Sur le plan normatif, les participants appellent à assurer la pleine mise en œuvre de la loi-cadre relative à l’environnement et au développement durable, ainsi qu’à intégrer de manière systématique des clauses environnementales contraignantes dans les projets économiques et les chaînes de production. Le Parlement est invité à jouer pleinement son rôle de contrôle et d’évaluation des politiques publiques climatiques. Les recommandations soulignent par ailleurs l’importance d’articuler transition énergétique, justice sociale et démocratie. Toute transformation du modèle énergétique doit s’accompagner de garanties en matière d’emploi, de formation et de reconversion professionnelle. L’implication des syndicats est identifiée comme un levier central d’une transition juste et socialement soutenable.
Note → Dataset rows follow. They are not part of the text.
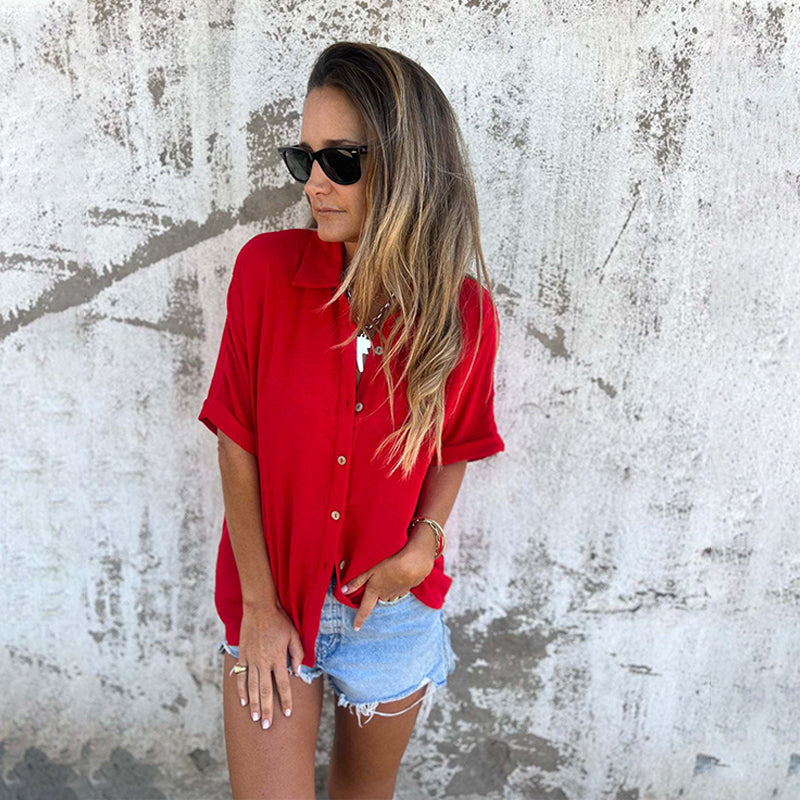 Isabela - Blusa Ligera de Brisa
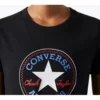 Chuck Taylor All Star de cuello redondo y manga corta «Negro»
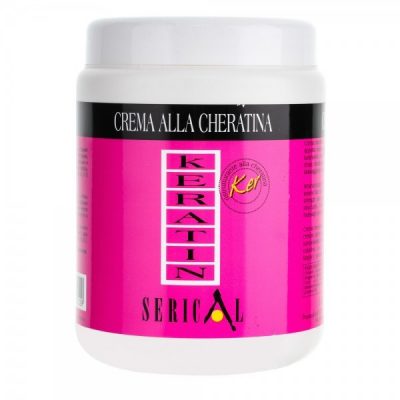 Крем маска с кератином keratin cream Serical ECHOSLINE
Une attention spécifique est accordée à l’approche genre. Les participants appellent à intégrer systématiquement cette dimension dans les stratégies climatiques, à produire des données ventilées par sexe et à renforcer la participation des femmes – notamment en milieu rural – aux instances de décision, aux mécanismes de financement et à l’accès aux technologies vertes. La place des jeunes dans la gouvernance environnementale est également mise en avant.
Enfin, les recommandations insistent sur le rôle structurant de l’éducation environnementale, de la sensibilisation et de la communication, afin de favoriser l’adhésion sociale et l’évolution des comportements face à la raréfaction des ressources, en particulier hydriques. Elles appellent à accélérer les projets de transfert interbassins, à développer la désalinisation à partir d’énergies propres, à assurer une redistribution équitable de l’eau et à inscrire l’action climatique du Maroc dans une lecture régionale et africaine, notamment à l’approche des prochaines échéances internationales. Dans leur ensemble, ces recommandations entendent prolonger la dynamique engagée par la conférence, en faisant de la justice climatique un cadre opératoire, inscrit dans les pratiques institutionnelles et les choix publics.